NEW YORK -- Before this tournament began, everyone expected two Americans to be playing in today's U.S. Open men's final. But no one expected No. 2 seed Andre Agassi to be playing No. 7 Todd Martin.
The expectation was for No. 1 Pete Sampras to be in Martin's place, but Sampras was forced to pull out with a back injury before playing even one match here, opening the door to someone else.
That someone turned out to be Martin.
"I said before the tournament, that if I was in the finals, I would like to be playing Pete, assuming he was the best player on the other side of the draw," said Agassi, after beating No. 3 Yevgeny Kafelnikov, 1-6, 6-3, 6-3, 6-3, in the semifinals yesterday.
"But when he pulled out, I still wanted to play the best player on the other side of the draw. And it's Todd Martin. He's done some incredible things to get here. It's been great watching him."
Martin, who had to receive intravenous fluids after one of his matches and has spent long periods in the training room after every match, kept his hopes alive for this Grand Slam title with a surprisingly easy, 6-4, 6-1, 6-2 victory over Cedric Pioline, an unseeded, 30-year-old Frenchman.
Although there have been 62 all-American men's finals in the history of the U.S. championships, the Agassi-Martin meeting will be only the fifth of the Open era (post 1967).
And in this one, there couldn't be two men of greater contrast.
Agassi will be playing in his third Grand Slam final of the year, while Martin will be playing in the second of his nine-year career.
Agassi will be seeking his fifth Grand Slam title, having won the French Open in June to become only the fifth man in the history of men's tennis to win all four Slam events -- the Australian Open, the French Open, Wimbledon and the U.S. Open -- in a career.
He will be trying for his second U.S. Open title. The first one came in 1994, when he beat Michael Stich, 6-1, 7-6, 7-5.
For Martin, a victory would be his first major title, and do a lot for his recognition factor.
Agassi, of course, is the consummate showman, while Martin is Mr. Nice Guy.
"I'm glad I'm playing Andre," Martin said. "It means a lot more people will be watching."
To get to this final, Martin has had one opponent retire due to injury, but he has also had to win two five-set thrillers and a challenging four-setter before reaching yesterday's semifinal. In the semi, he needed just 1 hour, 36 minutes to do away with Pioline.
"Todd just played too good," Pioline said. "Every time I had a break point or an opportunity, he came up with big serve or the big shot. I think if he plays like this in [the] final, he has a chance."

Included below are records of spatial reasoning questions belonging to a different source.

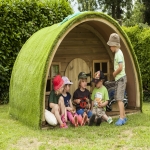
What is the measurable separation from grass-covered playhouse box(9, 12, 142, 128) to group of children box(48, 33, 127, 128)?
0.43 m

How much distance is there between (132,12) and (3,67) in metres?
27.6

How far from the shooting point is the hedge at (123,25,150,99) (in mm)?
10016

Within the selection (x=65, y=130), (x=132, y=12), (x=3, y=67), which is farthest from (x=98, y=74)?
(x=132, y=12)

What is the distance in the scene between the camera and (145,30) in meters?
10.3

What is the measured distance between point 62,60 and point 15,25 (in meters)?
2.47

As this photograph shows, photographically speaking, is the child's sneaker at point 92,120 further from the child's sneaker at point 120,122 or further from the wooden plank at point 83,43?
the wooden plank at point 83,43

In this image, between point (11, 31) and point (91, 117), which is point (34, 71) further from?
point (11, 31)

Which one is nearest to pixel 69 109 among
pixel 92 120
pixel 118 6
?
pixel 92 120

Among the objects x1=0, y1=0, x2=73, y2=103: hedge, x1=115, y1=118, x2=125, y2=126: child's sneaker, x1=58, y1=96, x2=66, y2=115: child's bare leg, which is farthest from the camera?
x1=0, y1=0, x2=73, y2=103: hedge

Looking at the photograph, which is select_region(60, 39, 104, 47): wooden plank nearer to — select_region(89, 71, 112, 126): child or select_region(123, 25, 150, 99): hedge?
select_region(89, 71, 112, 126): child

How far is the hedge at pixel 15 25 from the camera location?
9312mm

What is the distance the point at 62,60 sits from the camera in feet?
25.8

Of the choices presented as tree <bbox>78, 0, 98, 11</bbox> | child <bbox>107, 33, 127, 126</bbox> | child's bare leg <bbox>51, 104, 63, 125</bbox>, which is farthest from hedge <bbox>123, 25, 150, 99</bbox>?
tree <bbox>78, 0, 98, 11</bbox>

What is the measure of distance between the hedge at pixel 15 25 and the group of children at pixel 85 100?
2.90 m
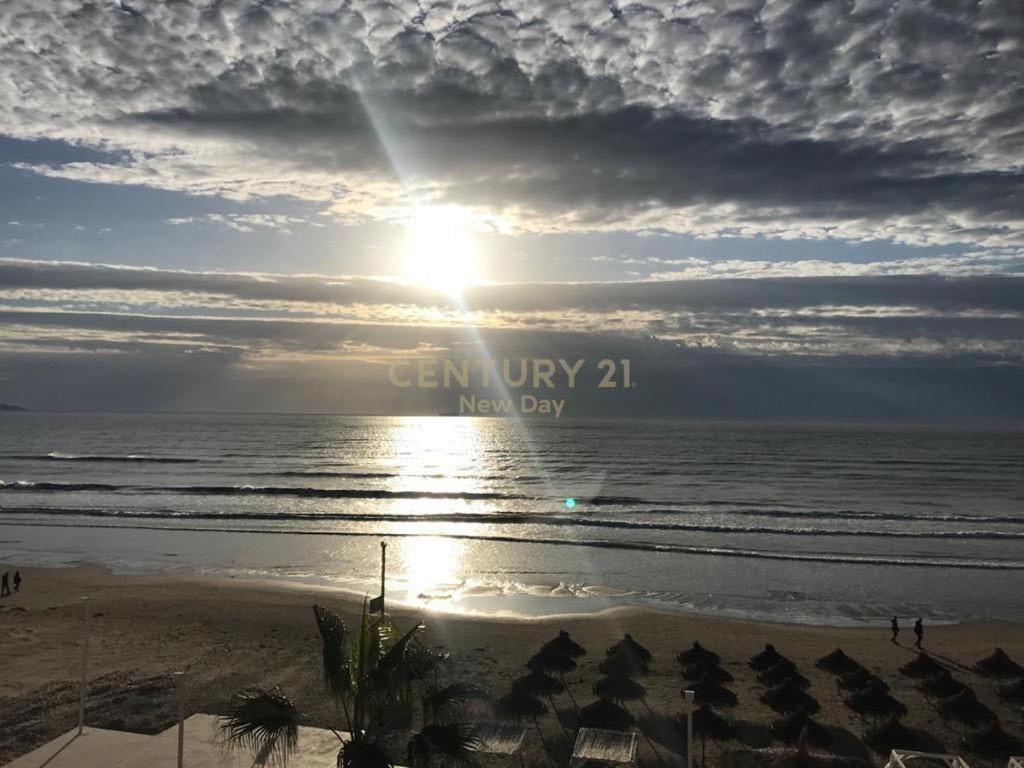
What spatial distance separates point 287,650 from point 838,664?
47.6ft

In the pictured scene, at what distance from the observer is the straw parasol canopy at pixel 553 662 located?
60.7 feet

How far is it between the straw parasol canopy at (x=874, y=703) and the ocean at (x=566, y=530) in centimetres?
948

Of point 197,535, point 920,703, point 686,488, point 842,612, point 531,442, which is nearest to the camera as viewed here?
point 920,703

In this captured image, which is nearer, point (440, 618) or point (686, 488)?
point (440, 618)

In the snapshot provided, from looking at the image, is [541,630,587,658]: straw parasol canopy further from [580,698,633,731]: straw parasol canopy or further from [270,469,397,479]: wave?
[270,469,397,479]: wave

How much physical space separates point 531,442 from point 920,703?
131962mm

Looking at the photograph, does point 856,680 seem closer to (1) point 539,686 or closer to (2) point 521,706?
(1) point 539,686

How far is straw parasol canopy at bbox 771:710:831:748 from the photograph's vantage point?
47.8ft

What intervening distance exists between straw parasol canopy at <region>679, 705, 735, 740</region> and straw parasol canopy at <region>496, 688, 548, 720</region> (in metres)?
2.99

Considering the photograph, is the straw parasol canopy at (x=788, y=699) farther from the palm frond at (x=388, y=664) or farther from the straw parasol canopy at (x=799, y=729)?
the palm frond at (x=388, y=664)

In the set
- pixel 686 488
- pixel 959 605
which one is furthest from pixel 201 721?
pixel 686 488

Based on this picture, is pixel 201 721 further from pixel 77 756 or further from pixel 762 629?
pixel 762 629

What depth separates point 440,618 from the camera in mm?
25141

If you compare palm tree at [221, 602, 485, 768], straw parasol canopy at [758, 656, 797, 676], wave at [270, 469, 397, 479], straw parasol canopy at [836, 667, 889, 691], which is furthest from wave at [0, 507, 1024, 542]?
palm tree at [221, 602, 485, 768]
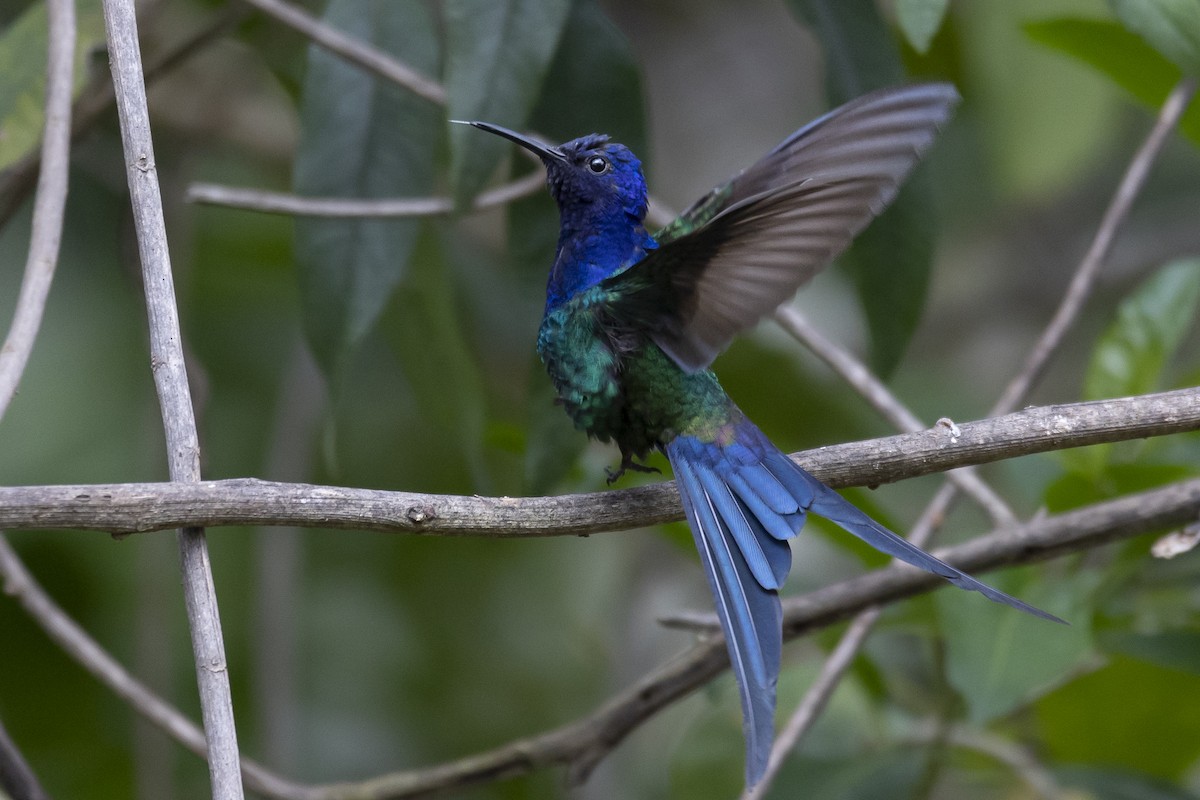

The only obvious similarity between Agassi and Martin is how they're playing, a fact both acknowledged yesterday.
"I've felt that I'm playing the best tennis of my life at this tournament and over the last nine or 10 months," Martin said. "But I don't have to play great tennis tomorrow to win. I only have to play better than the other guy. That's what I'll try to do. We'll see what happens."
Agassi said he also feels on top of his game.
"At this time of my life, it's the best I've ever played," he said. "I think you can only be asked to do so much in each situation. I felt good about the way I played today but I always hope to get better."
Yesterday, when Kafelnikov rolled through him, 6-1, in the first set, Agassi upped his intensity.
"The things I admire about Andre is the power he performs with from the baseline when he's really on top of his game, and his ground strokes," said Kafelnikov, who was frustrated by both Agassi and the swirling wind. "It's incredible what he is trying to do on the court, and that is what makes him so special.
"I said Agassi, me or [Richard] Krajicek are only ones who can win [the] title." continued Kafelnikov, who will be No. 2 in the world tomorrow. "Andre is in good condition. It is that and his strength that is going to make the difference [in the final]. All of 1999 is his year."
Andre Agassi vs. Todd Martin
When: Today, 4 p.m.
TV: Chs. 13, 9
Seeds: Agassi No. 2, Martin No. 7
Head-to-head: Agassi leads, 9-5.
Fact: It's the first all-American men's final since 1996, when Pete Sampras beat Michael Chang.